© JUNGE FREIHEIT Verlag GmbH & Co.  www.jungefreiheit.de  04/11 21. Januar 2011

Bis der Rettungsballon platzt
Euro-Krise: Das Trauma der portugiesischen Staatsschulden hält an
Bernd-Thomas Ramb

Euro-gläubige Politiker stufen die jüngste Plazierung portugiesischer Staatsschuldenpapiere als erfolgreich ein. Die offizielle Erleichterung ist jedoch ebenso unangebracht wie voreilig. Bei genauerem Hinsehen entpuppt sich die Kreditaufnahme Portugals als Mogelpackung, die das wahre Schuldenproblem zu verbergen versucht. Das ärmste Altmitglied der EU hat im Moment zwar die Inanspruchnahme des Euro-Rettungsschirms vermieden, jedoch nur kurzfristig und unter entlarvenden Umständen.

Da ist zunächst das relativ geringe Volumen der portugiesischen Schuldenaufnahme: lediglich 1,25 Milliarden Euro wurden zur Erneuerung abgelaufener Schuldverschreibungen ausgeschrieben. Das strukturschwache 10,6-Millionen-Einwohner-Land benötigt jedoch allein in diesem Jahr neue Staatskredite in Höhe von mindestens 20 Milliarden Euro. In einem privatwirtschaftlichen Vergleich kann sich ein Häuslebauer kaum freuen, wenn er für den dringend benötigten Baukredit in Höhe von 200.000 Euro erfolgreich eine Bank gefunden hat, die ihm 12.500 Euro leiht. Gerettet ist damit so gut wie nichts. Die großen und entscheidenden Leihaktionen stehen für die einstige Kolonialmacht erst noch an.

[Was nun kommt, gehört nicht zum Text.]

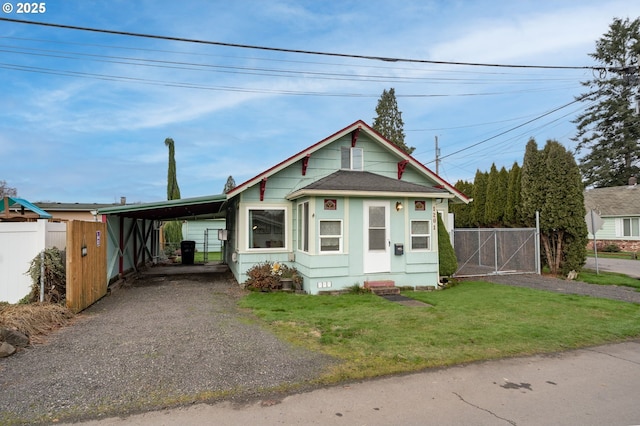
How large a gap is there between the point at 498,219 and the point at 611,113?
27227 millimetres

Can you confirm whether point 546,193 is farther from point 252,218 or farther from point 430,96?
point 252,218

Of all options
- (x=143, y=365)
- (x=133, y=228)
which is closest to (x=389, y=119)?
(x=133, y=228)

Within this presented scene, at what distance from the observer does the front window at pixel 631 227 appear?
87.1 ft

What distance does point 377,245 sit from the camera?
10.8 meters

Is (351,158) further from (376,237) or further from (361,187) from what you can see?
(376,237)

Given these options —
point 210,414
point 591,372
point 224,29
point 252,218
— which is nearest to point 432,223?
point 252,218

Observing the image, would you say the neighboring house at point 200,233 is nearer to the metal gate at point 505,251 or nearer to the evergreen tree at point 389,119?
the evergreen tree at point 389,119

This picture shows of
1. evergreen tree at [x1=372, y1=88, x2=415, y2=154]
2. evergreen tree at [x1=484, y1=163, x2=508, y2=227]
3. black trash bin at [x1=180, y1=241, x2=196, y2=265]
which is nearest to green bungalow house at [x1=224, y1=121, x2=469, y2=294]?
evergreen tree at [x1=484, y1=163, x2=508, y2=227]

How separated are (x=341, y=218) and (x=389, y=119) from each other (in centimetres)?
3166

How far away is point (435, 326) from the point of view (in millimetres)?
6637

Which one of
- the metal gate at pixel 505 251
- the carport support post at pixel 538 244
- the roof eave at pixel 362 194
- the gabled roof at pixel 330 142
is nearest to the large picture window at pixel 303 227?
the roof eave at pixel 362 194

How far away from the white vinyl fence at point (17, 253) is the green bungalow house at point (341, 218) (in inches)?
186

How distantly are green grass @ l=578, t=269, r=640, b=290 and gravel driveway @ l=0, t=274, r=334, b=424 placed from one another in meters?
12.1

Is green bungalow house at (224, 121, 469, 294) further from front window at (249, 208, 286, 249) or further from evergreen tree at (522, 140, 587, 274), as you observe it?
evergreen tree at (522, 140, 587, 274)
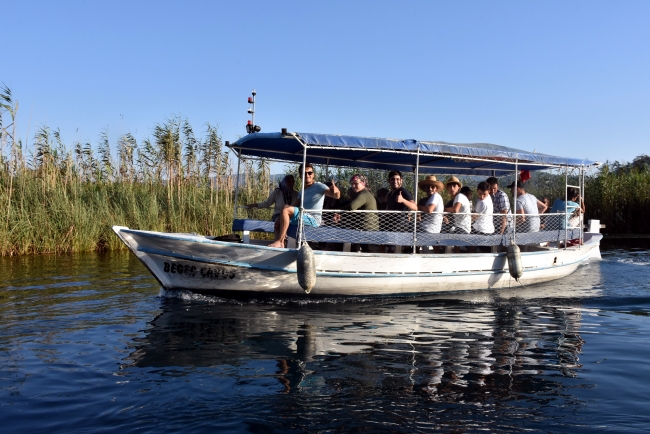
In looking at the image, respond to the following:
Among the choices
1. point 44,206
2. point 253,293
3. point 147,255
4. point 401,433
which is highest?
point 44,206

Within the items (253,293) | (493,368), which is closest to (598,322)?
(493,368)

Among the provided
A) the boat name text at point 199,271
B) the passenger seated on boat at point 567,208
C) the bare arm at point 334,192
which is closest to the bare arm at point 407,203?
the bare arm at point 334,192

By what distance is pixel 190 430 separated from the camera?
4395 mm

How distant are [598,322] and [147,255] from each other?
21.2 feet

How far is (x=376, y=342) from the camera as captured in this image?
7039mm

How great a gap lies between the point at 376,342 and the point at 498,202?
5.32 m

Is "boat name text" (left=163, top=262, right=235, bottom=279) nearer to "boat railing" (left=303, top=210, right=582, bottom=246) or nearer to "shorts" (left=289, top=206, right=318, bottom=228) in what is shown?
"shorts" (left=289, top=206, right=318, bottom=228)

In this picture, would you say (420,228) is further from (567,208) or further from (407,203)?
(567,208)

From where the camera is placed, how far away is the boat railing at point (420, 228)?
9.33 meters

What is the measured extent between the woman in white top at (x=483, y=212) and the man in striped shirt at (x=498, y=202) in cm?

Zum zweiten ist der am Finanzmarkt ausgehandelte Zinssatz zu beachten. Für die Staatspapiere mit einer Laufzeit von zehn Jahren mußte eine jährliche Verzinsung von 6,7 Prozent zugesagt werden. Der Wert liegt knapp unter den als Schwellenwert angesehenen sieben Prozent. Ab dieser Höhe wird die Zinsbelastung eines Eurolandes als unerträglich eingestuft, so daß Hilfe von den anderen als erforderlich gilt. Bei den gleichzeitig emittierten Schuldenpapieren mit einer Laufzeit von vier Jahren mußte die portugiesische Finanzbehörde eine Verzinsung von 5,4 Prozent anbieten. Bei der vorangegangenen Schuldenaufnahme waren es nur 4,1 Prozent.

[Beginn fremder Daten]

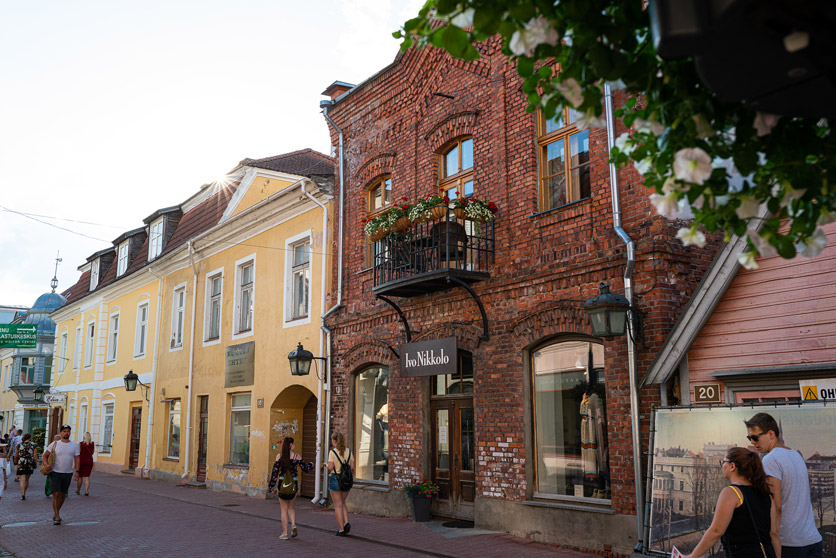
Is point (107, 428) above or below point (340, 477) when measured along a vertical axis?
above

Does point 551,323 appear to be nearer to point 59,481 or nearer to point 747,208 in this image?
point 747,208

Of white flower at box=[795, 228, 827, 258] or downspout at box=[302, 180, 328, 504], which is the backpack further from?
white flower at box=[795, 228, 827, 258]

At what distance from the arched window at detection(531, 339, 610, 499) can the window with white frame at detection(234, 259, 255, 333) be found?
10.2 m

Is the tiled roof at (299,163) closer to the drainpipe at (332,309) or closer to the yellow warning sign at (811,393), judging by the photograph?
the drainpipe at (332,309)

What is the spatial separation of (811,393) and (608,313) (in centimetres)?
227

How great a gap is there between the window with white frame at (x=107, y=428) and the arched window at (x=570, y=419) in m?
21.4

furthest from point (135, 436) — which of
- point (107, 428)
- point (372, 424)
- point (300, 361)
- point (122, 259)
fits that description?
point (372, 424)

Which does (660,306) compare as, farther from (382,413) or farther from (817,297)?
(382,413)

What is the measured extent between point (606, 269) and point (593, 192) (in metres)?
1.10

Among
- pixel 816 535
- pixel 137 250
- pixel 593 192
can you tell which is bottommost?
pixel 816 535

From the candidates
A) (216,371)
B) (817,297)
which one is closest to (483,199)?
(817,297)

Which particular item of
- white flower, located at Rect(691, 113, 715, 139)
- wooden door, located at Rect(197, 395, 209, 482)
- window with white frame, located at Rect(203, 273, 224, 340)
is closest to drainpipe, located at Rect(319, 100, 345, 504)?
window with white frame, located at Rect(203, 273, 224, 340)

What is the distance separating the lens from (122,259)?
28.9 m

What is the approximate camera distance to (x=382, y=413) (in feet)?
46.3
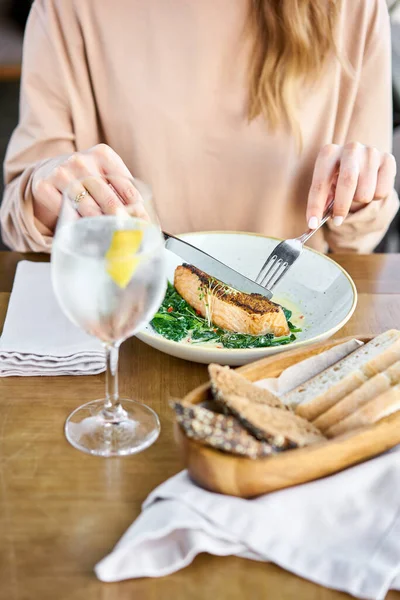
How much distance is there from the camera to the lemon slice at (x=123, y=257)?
770mm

Dabei hat es nicht an Aktionen gefehlt, die zu einer indirekten Zinssubvention der portugiesischen Staatspapiere führten. Die Europäische Zentralbank (EZB) hatte unmittelbar vor der portugiesischen Finanzauktion massiv deren alte Schuldentitel aufgekauft, um den Marktkurs dieser Papiere zu stützen. Wer heute alte portugiesische Staatspapiere vor deren Ablauftermin verkaufen will, muß hohe Kursabschläge akzeptieren, da diese mit Sätzen aus der Vergangenheit verzinst werden, die weit unter den aktuellen liegen. Der Käufer eines solchen Papiers ist nur dazu bereit, wenn der Kaufpreis entsprechend unterhalb des Nennwertes liegt.

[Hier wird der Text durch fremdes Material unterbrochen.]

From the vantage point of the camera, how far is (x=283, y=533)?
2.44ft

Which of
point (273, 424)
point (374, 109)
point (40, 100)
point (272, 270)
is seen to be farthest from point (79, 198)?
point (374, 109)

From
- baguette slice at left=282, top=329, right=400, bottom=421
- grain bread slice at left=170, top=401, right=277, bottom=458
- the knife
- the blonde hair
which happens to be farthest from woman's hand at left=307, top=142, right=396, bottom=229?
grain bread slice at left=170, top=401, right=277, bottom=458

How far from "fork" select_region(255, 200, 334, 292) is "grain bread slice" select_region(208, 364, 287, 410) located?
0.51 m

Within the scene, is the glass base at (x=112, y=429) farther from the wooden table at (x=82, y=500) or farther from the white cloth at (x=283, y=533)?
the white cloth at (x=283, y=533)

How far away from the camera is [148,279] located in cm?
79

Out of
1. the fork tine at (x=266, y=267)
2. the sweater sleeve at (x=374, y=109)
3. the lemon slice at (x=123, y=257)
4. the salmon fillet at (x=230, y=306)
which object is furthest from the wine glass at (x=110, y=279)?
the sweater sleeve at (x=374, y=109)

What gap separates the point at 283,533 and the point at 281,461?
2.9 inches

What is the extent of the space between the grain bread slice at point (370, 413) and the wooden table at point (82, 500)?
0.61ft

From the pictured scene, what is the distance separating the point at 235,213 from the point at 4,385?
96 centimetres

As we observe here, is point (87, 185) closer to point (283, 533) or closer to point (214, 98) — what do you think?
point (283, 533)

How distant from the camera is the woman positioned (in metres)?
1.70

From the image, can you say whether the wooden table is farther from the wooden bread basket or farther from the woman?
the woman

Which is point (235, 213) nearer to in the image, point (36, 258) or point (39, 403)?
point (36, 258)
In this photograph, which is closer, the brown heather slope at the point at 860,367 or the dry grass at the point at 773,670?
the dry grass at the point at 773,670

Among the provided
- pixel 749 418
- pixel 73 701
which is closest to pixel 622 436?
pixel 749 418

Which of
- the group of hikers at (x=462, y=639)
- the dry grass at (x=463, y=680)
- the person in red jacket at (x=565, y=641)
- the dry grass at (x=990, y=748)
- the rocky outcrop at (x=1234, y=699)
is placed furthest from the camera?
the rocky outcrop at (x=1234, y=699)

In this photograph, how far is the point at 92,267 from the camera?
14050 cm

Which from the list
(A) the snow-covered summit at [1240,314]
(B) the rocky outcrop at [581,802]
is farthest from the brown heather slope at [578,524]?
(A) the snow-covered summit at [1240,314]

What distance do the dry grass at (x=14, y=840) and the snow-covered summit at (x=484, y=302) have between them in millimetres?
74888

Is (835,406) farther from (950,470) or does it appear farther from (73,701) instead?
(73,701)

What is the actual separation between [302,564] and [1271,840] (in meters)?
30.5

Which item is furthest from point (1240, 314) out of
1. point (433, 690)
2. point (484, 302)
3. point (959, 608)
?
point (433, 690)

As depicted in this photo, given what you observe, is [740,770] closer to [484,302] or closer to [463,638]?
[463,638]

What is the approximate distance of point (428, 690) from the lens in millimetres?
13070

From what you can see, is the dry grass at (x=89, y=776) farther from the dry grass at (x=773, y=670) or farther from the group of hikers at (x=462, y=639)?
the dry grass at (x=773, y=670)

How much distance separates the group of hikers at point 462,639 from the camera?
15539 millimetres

Je mehr staatliche Altschuldenpapiere auf dem Finanzmarkt angeboten werden, um so tiefer fällt der Marktkurs und um so höher steigt der Marktzins, der auch für neuemittierte Schuldenpapiere maßgeblich ist. Kauft nun, wie geschehen, die EZB diese Papiere zum Nennwert auf, nimmt sie den Verkaufsdruck aus dem Finanzmarkt, stützt dadurch den Kurswert und senkt gleichzeitig den Marktzins. Trotz dieser Einflußnahme, die – milde formuliert – nicht zu den originären Aufgaben einer Zentralbank gehört, ist die Zinshöhe nicht gesunken. Jedoch wurde ein marktgerechter Anstieg verhindert.

Es ist zu bezweifeln, ob dieser Trick – kleines Emissionsvolumen bei gleichzeitigen Stützungskäufen der EZB – häufig wiederholt werden kann. Portugal müßte die letzte Aktion in diesem Jahr noch 15mal wiederholen. Außerdem müßte die wirtschaftliche Entwicklung auch tatsächlich der optimistischen Annahme der Regierung folgen. Sollte aber Portugal in der konjunkturellen Depression verharren, ist nach Ansicht der Finanzauguren eine staatliche Kreditaufnahme von 60 Milliarden Euro erforderlich.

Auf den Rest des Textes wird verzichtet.